**Record set**:
----------

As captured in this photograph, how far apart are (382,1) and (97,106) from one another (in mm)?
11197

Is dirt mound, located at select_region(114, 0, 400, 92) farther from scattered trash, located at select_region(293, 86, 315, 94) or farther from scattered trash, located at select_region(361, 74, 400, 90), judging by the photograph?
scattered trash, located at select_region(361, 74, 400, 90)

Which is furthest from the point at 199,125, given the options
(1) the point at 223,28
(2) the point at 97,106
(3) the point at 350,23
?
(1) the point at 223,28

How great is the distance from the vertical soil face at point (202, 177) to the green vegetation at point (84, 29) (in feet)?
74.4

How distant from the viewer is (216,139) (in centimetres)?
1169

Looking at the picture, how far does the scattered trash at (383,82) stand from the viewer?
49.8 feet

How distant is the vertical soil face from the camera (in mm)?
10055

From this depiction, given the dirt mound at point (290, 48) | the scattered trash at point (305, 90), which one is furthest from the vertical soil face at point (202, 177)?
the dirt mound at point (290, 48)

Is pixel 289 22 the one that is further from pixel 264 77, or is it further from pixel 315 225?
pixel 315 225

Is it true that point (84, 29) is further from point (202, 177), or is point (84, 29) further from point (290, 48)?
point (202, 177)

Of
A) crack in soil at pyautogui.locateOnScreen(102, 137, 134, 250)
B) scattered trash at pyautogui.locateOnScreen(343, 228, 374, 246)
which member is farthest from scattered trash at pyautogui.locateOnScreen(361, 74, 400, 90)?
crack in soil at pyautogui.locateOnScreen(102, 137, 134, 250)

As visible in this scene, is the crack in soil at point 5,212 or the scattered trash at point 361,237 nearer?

----------

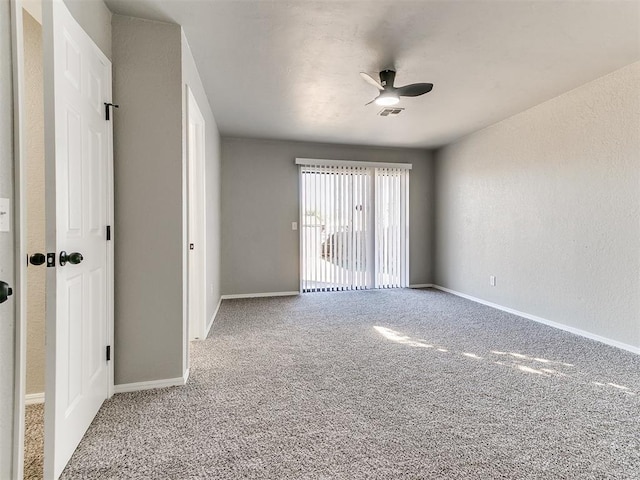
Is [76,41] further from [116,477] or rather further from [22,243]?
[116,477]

----------

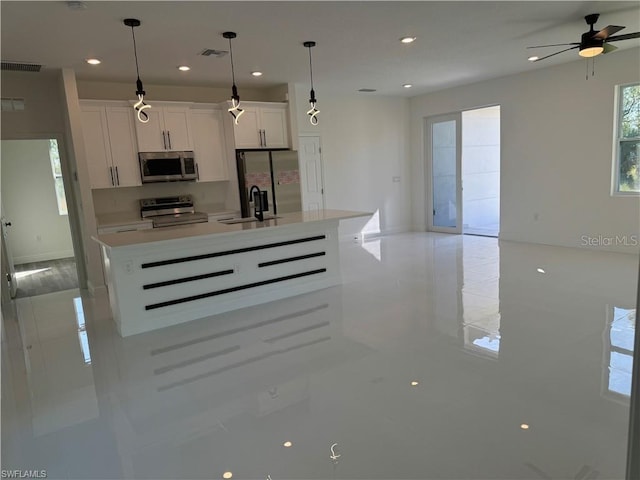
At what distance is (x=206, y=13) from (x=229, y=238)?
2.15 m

----------

**Goal**:
Please filter the rows above, keeping each one that contains the string "face", and copy those rows out in full. Case counts.

**Answer**:
How great is the distance from the vertical soil face at point (202, 177) to the green vegetation at point (84, 29) (in feet)?
How distant is the vertical soil face from the camera (in mm)?
From this depiction, given the dirt mound at point (290, 48) | the scattered trash at point (305, 90), which one is furthest from the vertical soil face at point (202, 177)?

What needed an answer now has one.